それも、「モモ」と呼ばれた女が本題を切り出すまでであった。
「別れて欲しいの」
「え?」
鹿島も思わず口には出さないものの「え?」と心の中で呟いた。顔を動かさず、視線だけで奥の席を見やる。
「だからね。私と別れて欲しいの」
「なん……なんで……」
鹿島は思わず「リュウ」に感情移入し、内心で「そうだよ! なんでだよ!」と叫んでしまっていた。それほど、女の一言は唐突だった。いや、女の怒りはポイントカード式というから、「リュウ」が気がつかなかっただけで「モモ」の怒りのスタンプはポンポンと押され続けていたのかもしれないが。
「私、もういろんな人と付き合うのは止めて、きちんと生きようと思って」
「いろんな人と付き合ってたのか……?」
遠目からでもわかる。「リュウ」の目は捌かれて放置された魚類のようであった。
「うん」
「何人……?」
鹿島は固唾をのんで見守った。そんな鹿島を店長が小突くが、それどころじゃあないと鹿島はその手をはたき落とした。
「モモ」はほっそりとした指をす、と二本立てる。
「二股……」
「リュウ」の絶望する声が静かに響く。ふと店内を見回せば、みな料理に手を付けるふりをしながら、このカップルの行き先に夢中になっている。そんな視線の中、「モモ」はさらにほっそりした左手を、ジャンケンのパーの形に広げた。チョキと、パー、合わせてそう。
「七、股……」
「リュウ」の目が死んだ魚を通り越し、ただの絶望だけがのぞく黒い穴と化している。
「もうね。

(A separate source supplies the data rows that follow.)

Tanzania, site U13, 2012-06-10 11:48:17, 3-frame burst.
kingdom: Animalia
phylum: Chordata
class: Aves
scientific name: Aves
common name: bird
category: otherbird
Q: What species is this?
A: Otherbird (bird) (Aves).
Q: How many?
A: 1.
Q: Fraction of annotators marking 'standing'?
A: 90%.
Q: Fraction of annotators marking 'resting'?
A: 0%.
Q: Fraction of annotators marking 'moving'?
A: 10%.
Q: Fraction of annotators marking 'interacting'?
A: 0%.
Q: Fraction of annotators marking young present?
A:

七人とお付き合いしてるとね。スケジュール管理も大変なの。私来年就職でしょう? 忙しくなるから、そろそろきちんとしないとと思って」
正論のように聞こえるが根底の理屈が明らかに狂気であった。二人の隣の老夫婦などあまりのジェネレーションギャップにホットティーの注がれたカップを傾けすぎ、ソーサーに零しまくっている。
「それでね」
「まだ……続きがあるのか……?」
同じ男として、鹿島は「リュウ」と「モモ」の間に入り、「もうやめてやれ!」と叫びたかった。客商売としてのプライドがなければおそらくそうしていた。「モモ」はかわいらしく、こて、と頭を傾ける。
「みんな、理由説明しても納得してくれなかったの。だからね」
にこ!という笑顔がいやに不吉に見えた。
「全員ここに呼んで、納得いくまで話して、きちんとお別れしようと思ったの!」
す、と二人の席の隣の老夫婦が席を外す。見れば話が聞こえていたであろう範囲の客はそれぞれ伝票を持ってレジに並んでいる。新人バイトがやれ巻き込まれてたまるかとレジ担当として走った。店長も奥の控え室に下がっていってしまった。残されたのは、逃げ遅れた鹿島のみ。
「モモ!」
同じ名前を呼ぶ複数の声が聞こえ、どやどやと6人の男たちが店に入ってくる。見た目だけでも多種多様で、バンドマン、美容師、バーテンダー、バイカー、バイヤー、ブルーカラー、3Bならぬ6Bが揃っていた。本当にやめて欲しい。鹿島は切実にそう思った。
にこにこと男たちに囲まれる娘からは、最初の繊細な印象は消え失せている。いまはもう、食虫植物にしか見えない。
「店員さん。ブレンド6つお願いします」
ネクタルの声が、とろりと鹿島を呼んだ。
その声が無数の男たちを惑わし、そして食らってきたのだろうなと。
鹿島はそれだけ考えて、ただの注文をとる機械になった。